ФРАГМЕНТ ТЕКСТА:
------------------------------------

Камера Франка. Франк придерживался мнения, что процесс затягивается, что его высокая миссия постепенно оттесняется на задний план показаниями свидетелей.
— Конечно, все это придает мужества некоторым, кто пытается уберечь свою шею от петли, и чем дольше будет этот процесс, тем для них лучше.
Тем самым Франк давал мне понять, что и его «высокая миссия» позабыта всеми, и что он с мрачным злорадством взирает на царящую в мире неразбериху. Поэтому и затянул старую песню о русской угрозе, втихомолку торжествуя, что Америке приходится заниматься проблемами Европы.
Так наша беседа коснулась темы перемещенных лиц из числа поляков.
— Своих поляков я уж знаю. Закоренелые лентяи! Ха-ха-ха! (Смех Франк все более уподоблялся истерическому.) Четыреста тысяч их живут в Германии за счет ООН. В Польшу их не заманить. Да что им там делать? Они обеспечены питанием, работать их не заставляют. Твердят о том, что, мол, проклятые нацисты изгнали их со своей родины. А кто им мешает сейчас туда вернуться? А зачем? Жить за счет американской благотворительности куда проще! Америка богатая! Почему бы не воспользоваться этим? Ха-ха-ха! Вам еще всю Европу предстоит содержать! Ха-ха-ха! Влезли вы по самые уши! Ха-ха-ха! Ха-ха-ха!
Напавшая на Франка истерическая смешинка заставила налиться кровью его физиономию. Распрощавшись, я предпочел уйти.
19 мая. Убийца Гесс
Я нанес Гессу еще один визит, желая убедиться в наличии у него садистских наклонностей, о которых свидетельствовали результаты проведенного мною теста Роршаха. Я спросил его, не руководствовался ли Гиммлер при назначении его на должность коменданта Освенцима какими-нибудь особыми соображениями? Не повлияло ли на его решение прошлое? (В прошлом Гесс совершил убийство.)
— О нет, нет, — убеждал меня Гесс, — ничего подобного. Он вполне мог назначить на эту должность и любого другого офицера СС. Нас всех одинаково натаскивали беспрекословно исполнять любой приказ свыше. Я оказался на должности коменданта Освенцима чисто случайно, когда он решил превратить этот лагерь в базовый для уничтожения евреев. И мне ничего не оставалось, как только исполнять приказы. Каждый член СС действовал бы на моем месте так же. Как действовал Эйхман, которому было поручено исполнение всей этой программы уничтожения, как действовали командиры эйнзатцгрупп, Олендорф, например. Нам было впечатано в мозги повиноваться приказам, и что евреи — наши злейшие враги. Тогда нам это не казалось пропагандистскими измышлениями. Это вошло нам в плоть и кровь. Если Гитлер отдал приказ окончательно решить еврейский вопрос так, а не иначе, ничего не оставалось, как повиноваться ему. Каждый член СС действовал бы так же.

------------------------------------

ЗАДАНИЯ:
**a)** Определите, согласуется ли с фрагментом каждое из утверждений (i), (ii) и (iii). На каждое ответьте «да» или «нет» и приведите точную цитату из фрагмента, которая это решает.
(i) По словам Франка, за счет ООН в Германии живут четыреста тысяч поляков.
(ii) Гесс признал, что Гиммлер назначил его комендантом Освенцима из-за его прошлого.
(iii) После приступа смеха у Франка рассказчик продолжил с ним беседу.
**b)** Пожалуйста, выведите дословно часть фрагмента, начиная со слов «Камера Франка. Франк» и далее до слов «заниматься проблемами Европы.».
Следующие строки с фрагментом никак не связаны.

СТРОКИ ДАННЫХ:
------------------------------------

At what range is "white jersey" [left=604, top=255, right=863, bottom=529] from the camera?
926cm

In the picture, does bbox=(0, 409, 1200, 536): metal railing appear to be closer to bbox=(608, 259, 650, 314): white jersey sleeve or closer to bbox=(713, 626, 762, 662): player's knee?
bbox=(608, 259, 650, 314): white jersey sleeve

------------------------------------

ОТВЕТЫ:
**a)**
(i) Да: «Четыреста тысяч их живут в Германии за счет ООН.»
(ii) Нет: «О нет, нет, — убеждал меня Гесс, — ничего подобного.»
(iii) Нет: «Распрощавшись, я предпочел уйти.»

**b)**
Камера Франка. Франк придерживался мнения, что процесс затягивается, что его высокая миссия постепенно оттесняется на задний план показаниями свидетелей.
— Конечно, все это придает мужества некоторым, кто пытается уберечь свою шею от петли, и чем дольше будет этот процесс, тем для них лучше.
Тем самым Франк давал мне понять, что и его «высокая миссия» позабыта всеми, и что он с мрачным злорадством взирает на царящую в мире неразбериху. Поэтому и затянул старую песню о русской угрозе, втихомолку торжествуя, что Америке приходится заниматься проблемами Европы.